Con Un mal nombre, el segundo volumen, la historia no solo mantiene su coherencia, sino que sus ambiciones se expanden sin aparente límite. Como ondas que crecen tras arrojar una piedra en el agua, la historia de Lenù y Lila reverbera en el lector, conquistándolo en cuerpo y alma. Este es, sin duda, el libro que más me ha emocionado de la tetralogía y quizá uno de los mejores que he leído en los últimos años. Bastante con esta subjetivísima opinión tiene que ver la profunda identificación que siento con su narradora; no precisamente en sus logros y triunfos, pues carezco del tesón del que hace gala. Más bien en sus fobias, inseguridades y oscuras reflexiones sobre la culpa, la valía de lo propio o la pérdida.. Hay libros de los que no se sale igual que como se entra; este es uno de ellos. Para empezar, porque sales llorando.
El tercer volumen, Las deudas del cuerpo, resulta al mismo tiempo el más político y el más melodramático de la serie. De repente la voz de Lenù adquiere de forma definitiva una autonomía respecto a todo lo que le rodea, y le sirve a Ferrante para sumergirse en todos aquellos temas que le interesan y que, de hecho, están presentes de una forma u otra en toda su obra; entre los que destacan principalmente la naturaleza de la maternidad y de las construcciones sociales. Por supuesto hay mucho más, pero tal vez mencionarlas significaría destripar la trama. Quizá no deslumbra tanto como la entrega anterior, pero sigue siendo sobresaliente. Ferrante te obliga a reflexionar, a emocionarte y a sostener el vértigo de una ficción que, a estas alturas, ya parece estar viva.
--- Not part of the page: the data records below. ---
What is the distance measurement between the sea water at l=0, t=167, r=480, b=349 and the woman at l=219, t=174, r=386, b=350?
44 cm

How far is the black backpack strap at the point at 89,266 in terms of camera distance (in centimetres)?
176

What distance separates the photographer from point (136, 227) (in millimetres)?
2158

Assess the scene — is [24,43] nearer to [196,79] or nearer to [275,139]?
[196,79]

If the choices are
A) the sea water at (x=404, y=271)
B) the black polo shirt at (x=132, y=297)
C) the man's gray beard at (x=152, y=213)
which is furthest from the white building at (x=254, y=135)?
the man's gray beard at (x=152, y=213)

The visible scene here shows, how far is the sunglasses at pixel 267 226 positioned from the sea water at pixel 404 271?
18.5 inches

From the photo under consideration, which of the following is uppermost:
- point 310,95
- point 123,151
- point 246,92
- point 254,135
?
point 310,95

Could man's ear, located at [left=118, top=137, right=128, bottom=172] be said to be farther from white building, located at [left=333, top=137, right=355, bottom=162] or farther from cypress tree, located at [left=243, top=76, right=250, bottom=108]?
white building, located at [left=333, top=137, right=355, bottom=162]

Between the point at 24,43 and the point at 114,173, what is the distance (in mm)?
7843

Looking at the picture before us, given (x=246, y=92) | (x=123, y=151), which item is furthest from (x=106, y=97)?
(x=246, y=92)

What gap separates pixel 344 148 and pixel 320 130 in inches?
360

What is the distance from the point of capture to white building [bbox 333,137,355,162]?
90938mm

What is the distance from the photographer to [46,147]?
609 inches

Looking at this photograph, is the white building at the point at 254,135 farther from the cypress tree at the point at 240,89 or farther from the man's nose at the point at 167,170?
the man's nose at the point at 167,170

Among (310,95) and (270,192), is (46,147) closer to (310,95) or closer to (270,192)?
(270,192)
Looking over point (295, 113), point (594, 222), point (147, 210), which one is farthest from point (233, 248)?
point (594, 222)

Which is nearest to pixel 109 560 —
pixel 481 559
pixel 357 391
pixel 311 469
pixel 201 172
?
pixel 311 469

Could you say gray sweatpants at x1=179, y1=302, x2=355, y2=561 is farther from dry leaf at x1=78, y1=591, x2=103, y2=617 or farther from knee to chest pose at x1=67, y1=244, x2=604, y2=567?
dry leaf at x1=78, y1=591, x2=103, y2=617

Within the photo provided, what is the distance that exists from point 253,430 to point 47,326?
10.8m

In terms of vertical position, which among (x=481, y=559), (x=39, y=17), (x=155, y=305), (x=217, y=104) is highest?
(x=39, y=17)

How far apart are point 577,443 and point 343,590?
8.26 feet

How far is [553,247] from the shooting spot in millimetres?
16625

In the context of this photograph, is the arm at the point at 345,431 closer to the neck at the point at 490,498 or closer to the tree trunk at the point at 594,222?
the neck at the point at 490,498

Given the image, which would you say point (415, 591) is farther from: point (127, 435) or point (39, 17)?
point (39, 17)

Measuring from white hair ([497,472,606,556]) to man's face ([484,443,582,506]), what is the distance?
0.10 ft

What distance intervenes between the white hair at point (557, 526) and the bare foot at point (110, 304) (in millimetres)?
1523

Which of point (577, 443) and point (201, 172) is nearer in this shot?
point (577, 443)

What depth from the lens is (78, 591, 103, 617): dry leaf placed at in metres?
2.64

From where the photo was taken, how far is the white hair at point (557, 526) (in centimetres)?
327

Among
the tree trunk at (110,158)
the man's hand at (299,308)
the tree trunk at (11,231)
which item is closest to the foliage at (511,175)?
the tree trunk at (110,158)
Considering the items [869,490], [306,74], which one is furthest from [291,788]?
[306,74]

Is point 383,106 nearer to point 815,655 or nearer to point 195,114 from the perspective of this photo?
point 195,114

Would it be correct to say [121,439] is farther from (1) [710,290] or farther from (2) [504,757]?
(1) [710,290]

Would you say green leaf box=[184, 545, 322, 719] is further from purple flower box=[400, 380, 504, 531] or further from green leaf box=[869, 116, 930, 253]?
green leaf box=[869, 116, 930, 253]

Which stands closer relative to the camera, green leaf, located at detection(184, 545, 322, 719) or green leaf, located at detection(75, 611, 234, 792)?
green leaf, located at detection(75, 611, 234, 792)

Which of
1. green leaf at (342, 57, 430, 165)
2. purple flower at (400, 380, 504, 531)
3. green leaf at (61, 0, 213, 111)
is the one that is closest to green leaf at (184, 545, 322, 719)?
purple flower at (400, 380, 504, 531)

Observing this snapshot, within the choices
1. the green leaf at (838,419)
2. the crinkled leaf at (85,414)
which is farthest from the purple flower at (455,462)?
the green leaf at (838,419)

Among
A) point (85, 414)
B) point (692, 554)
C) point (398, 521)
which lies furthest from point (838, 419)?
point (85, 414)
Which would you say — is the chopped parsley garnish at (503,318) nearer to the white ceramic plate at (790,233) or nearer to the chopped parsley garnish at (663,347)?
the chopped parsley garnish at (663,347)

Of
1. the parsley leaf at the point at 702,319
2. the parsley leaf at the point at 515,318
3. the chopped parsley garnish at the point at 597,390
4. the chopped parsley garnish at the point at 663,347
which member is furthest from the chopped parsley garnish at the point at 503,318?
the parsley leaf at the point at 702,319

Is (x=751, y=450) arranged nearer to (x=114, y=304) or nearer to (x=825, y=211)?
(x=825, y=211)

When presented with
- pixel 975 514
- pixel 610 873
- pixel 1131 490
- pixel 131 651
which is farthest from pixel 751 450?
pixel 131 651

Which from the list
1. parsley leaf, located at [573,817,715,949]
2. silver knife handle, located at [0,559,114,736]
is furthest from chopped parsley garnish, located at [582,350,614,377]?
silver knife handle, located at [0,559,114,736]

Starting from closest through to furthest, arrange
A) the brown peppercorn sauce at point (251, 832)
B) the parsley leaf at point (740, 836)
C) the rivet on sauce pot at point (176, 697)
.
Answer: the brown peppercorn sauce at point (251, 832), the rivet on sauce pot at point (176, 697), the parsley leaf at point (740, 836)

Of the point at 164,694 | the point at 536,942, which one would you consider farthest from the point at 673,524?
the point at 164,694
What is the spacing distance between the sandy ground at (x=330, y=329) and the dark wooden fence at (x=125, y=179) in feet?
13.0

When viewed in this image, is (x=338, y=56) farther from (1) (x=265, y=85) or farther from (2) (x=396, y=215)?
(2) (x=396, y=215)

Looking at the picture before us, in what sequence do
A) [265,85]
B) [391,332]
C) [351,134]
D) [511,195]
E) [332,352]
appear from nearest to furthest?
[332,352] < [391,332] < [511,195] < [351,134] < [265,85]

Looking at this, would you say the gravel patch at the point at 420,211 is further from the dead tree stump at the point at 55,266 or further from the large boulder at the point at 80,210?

Y así llegamos al final, con La niña perdida; uno de esos libros que parecen saber todo sobre su lector. Leer no es vivir lo leído, pero se parece mucho. Llegar al último capítulo deja un cúmulo de sensaciones encontradas: plenitud, tristeza, un vacío que se instala en el pecho. Paladeé con placer el cierre de esta narración, aunque sentía la necesidad de que todo terminara, de que Lenù, Lila y el mundo que habitan encontraran algo parecido a la paz. Las doscientas últimas páginas son pólvora. Y cuando todo acaba, ¿qué queda? El deseo de olvidar para poder volver al principio. Y eso es lo mejor que puedo decir. Que se puede decir.